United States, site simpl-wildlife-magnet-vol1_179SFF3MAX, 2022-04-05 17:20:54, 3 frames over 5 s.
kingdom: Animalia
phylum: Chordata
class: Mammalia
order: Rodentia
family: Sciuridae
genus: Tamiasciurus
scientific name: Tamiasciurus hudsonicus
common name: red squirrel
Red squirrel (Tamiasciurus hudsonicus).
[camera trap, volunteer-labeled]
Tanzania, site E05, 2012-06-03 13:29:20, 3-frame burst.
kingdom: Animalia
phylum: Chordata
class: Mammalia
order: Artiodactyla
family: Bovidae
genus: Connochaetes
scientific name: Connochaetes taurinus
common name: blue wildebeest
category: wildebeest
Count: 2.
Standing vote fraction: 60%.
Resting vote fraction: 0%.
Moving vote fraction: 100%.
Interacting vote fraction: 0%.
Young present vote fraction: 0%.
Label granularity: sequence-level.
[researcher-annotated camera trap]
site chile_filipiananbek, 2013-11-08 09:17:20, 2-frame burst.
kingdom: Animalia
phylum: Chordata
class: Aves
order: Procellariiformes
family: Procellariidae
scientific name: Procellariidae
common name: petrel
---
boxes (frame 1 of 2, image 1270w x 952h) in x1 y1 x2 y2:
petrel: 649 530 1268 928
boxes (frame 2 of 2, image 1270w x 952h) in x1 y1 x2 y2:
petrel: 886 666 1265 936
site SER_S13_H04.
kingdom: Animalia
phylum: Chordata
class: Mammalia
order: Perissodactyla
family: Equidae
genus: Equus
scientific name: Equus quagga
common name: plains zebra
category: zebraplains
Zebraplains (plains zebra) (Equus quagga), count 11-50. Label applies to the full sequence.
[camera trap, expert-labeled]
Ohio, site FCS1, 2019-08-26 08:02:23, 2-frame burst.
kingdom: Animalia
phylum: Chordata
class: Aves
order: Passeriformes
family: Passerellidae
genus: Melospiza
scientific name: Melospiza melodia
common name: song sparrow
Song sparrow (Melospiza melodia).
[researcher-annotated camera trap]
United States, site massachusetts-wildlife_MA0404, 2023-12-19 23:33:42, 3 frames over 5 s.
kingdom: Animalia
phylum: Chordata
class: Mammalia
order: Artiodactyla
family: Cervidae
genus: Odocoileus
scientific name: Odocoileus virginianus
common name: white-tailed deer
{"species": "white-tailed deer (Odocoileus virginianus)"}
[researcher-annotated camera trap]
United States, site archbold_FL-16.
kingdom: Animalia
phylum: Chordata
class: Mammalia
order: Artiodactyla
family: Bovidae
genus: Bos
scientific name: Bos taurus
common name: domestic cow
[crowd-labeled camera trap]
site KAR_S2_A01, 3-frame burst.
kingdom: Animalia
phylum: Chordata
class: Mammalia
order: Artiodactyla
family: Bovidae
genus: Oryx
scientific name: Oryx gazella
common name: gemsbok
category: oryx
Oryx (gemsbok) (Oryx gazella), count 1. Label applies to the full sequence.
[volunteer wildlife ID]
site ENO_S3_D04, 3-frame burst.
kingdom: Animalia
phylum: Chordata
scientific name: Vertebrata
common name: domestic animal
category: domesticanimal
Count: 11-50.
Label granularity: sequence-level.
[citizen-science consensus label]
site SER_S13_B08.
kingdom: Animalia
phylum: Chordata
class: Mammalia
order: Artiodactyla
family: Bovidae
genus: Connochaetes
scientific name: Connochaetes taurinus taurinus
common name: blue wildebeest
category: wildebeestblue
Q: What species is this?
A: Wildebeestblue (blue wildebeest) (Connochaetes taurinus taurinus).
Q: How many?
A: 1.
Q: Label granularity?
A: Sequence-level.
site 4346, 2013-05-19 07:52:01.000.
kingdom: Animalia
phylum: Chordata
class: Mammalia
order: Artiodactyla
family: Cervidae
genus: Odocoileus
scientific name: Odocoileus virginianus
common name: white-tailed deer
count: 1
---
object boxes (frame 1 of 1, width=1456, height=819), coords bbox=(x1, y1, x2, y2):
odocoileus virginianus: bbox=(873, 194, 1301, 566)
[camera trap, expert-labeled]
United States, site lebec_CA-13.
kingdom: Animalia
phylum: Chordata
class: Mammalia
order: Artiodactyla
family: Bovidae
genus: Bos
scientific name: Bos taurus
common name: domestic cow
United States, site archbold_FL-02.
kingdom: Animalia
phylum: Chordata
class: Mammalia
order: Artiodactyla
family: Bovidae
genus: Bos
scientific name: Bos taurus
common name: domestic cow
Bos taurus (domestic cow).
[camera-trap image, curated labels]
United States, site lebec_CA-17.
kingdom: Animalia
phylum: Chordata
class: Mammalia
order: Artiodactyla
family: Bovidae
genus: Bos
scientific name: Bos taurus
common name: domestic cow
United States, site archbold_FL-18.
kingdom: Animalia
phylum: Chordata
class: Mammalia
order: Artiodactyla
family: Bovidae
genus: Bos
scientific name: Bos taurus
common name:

···

● **Exercise requirements**
Would you retype all of the lines shown above, exactly as given?

● **Expected answer**
United States, site simpl-wildlife-magnet-vol1_179SFF3MAX, 2022-04-05 17:20:54, 3 frames over 5 s.
kingdom: Animalia
phylum: Chordata
class: Mammalia
order: Rodentia
family: Sciuridae
genus: Tamiasciurus
scientific name: Tamiasciurus hudsonicus
common name: red squirrel
Red squirrel (Tamiasciurus hudsonicus).
[camera trap, volunteer-labeled]
Tanzania, site E05, 2012-06-03 13:29:20, 3-frame burst.
kingdom: Animalia
phylum: Chordata
class: Mammalia
order: Artiodactyla
family: Bovidae
genus: Connochaetes
scientific name: Connochaetes taurinus
common name: blue wildebeest
category: wildebeest
Count: 2.
Standing vote fraction: 60%.
Resting vote fraction: 0%.
Moving vote fraction: 100%.
Interacting vote fraction: 0%.
Young present vote fraction: 0%.
Label granularity: sequence-level.
[researcher-annotated camera trap]
site chile_filipiananbek, 2013-11-08 09:17:20, 2-frame burst.
kingdom: Animalia
phylum: Chordata
class: Aves
order: Procellariiformes
family: Procellariidae
scientific name: Procellariidae
common name: petrel
---
boxes (frame 1 of 2, image 1270w x 952h) in x1 y1 x2 y2:
petrel: 649 530 1268 928
boxes (frame 2 of 2, image 1270w x 952h) in x1 y1 x2 y2:
petrel: 886 666 1265 936
site SER_S13_H04.
kingdom: Animalia
phylum: Chordata
class: Mammalia
order: Perissodactyla
family: Equidae
genus: Equus
scientific name: Equus quagga
common name: plains zebra
category: zebraplains
Zebraplains (plains zebra) (Equus quagga), count 11-50. Label applies to the full sequence.
[camera trap, expert-labeled]
Ohio, site FCS1, 2019-08-26 08:02:23, 2-frame burst.
kingdom: Animalia
phylum: Chordata
class: Aves
order: Passeriformes
family: Passerellidae
genus: Melospiza
scientific name: Melospiza melodia
common name: song sparrow
Song sparrow (Melospiza melodia).
[researcher-annotated camera trap]
United States, site massachusetts-wildlife_MA0404, 2023-12-19 23:33:42, 3 frames over 5 s.
kingdom: Animalia
phylum: Chordata
class: Mammalia
order: Artiodactyla
family: Cervidae
genus: Odocoileus
scientific name: Odocoileus virginianus
common name: white-tailed deer
{"species": "white-tailed deer (Odocoileus virginianus)"}
[researcher-annotated camera trap]
United States, site archbold_FL-16.
kingdom: Animalia
phylum: Chordata
class: Mammalia
order: Artiodactyla
family: Bovidae
genus: Bos
scientific name: Bos taurus
common name: domestic cow
[crowd-labeled camera trap]
site KAR_S2_A01, 3-frame burst.
kingdom: Animalia
phylum: Chordata
class: Mammalia
order: Artiodactyla
family: Bovidae
genus: Oryx
scientific name: Oryx gazella
common name: gemsbok
category: oryx
Oryx (gemsbok) (Oryx gazella), count 1. Label applies to the full sequence.
[volunteer wildlife ID]
site ENO_S3_D04, 3-frame burst.
kingdom: Animalia
phylum: Chordata
scientific name: Vertebrata
common name: domestic animal
category: domesticanimal
Count: 11-50.
Label granularity: sequence-level.
[citizen-science consensus label]
site SER_S13_B08.
kingdom: Animalia
phylum: Chordata
class: Mammalia
order: Artiodactyla
family: Bovidae
genus: Connochaetes
scientific name: Connochaetes taurinus taurinus
common name: blue wildebeest
category: wildebeestblue
Q: What species is this?
A: Wildebeestblue (blue wildebeest) (Connochaetes taurinus taurinus).
Q: How many?
A: 1.
Q: Label granularity?
A: Sequence-level.
site 4346, 2013-05-19 07:52:01.000.
kingdom: Animalia
phylum: Chordata
class: Mammalia
order: Artiodactyla
family: Cervidae
genus: Odocoileus
scientific name: Odocoileus virginianus
common name: white-tailed deer
count: 1
---
object boxes (frame 1 of 1, width=1456, height=819), coords bbox=(x1, y1, x2, y2):
odocoileus virginianus: bbox=(873, 194, 1301, 566)
[camera trap, expert-labeled]
United States, site lebec_CA-13.
kingdom: Animalia
phylum: Chordata
class: Mammalia
order: Artiodactyla
family: Bovidae
genus: Bos
scientific name: Bos taurus
common name: domestic cow
United States, site archbold_FL-02.
kingdom: Animalia
phylum: Chordata
class: Mammalia
order: Artiodactyla
family: Bovidae
genus: Bos
scientific name: Bos taurus
common name: domestic cow
Bos taurus (domestic cow).
[camera-trap image, curated labels]
United States, site lebec_CA-17.
kingdom: Animalia
phylum: Chordata
class: Mammalia
order: Artiodactyla
family: Bovidae
genus: Bos
scientific name: Bos taurus
common name: domestic cow
United States, site archbold_FL-18.
kingdom: Animalia
phylum: Chordata
class: Mammalia
order: Artiodactyla
family: Bovidae
genus: Bos
scientific name: Bos taurus
common name:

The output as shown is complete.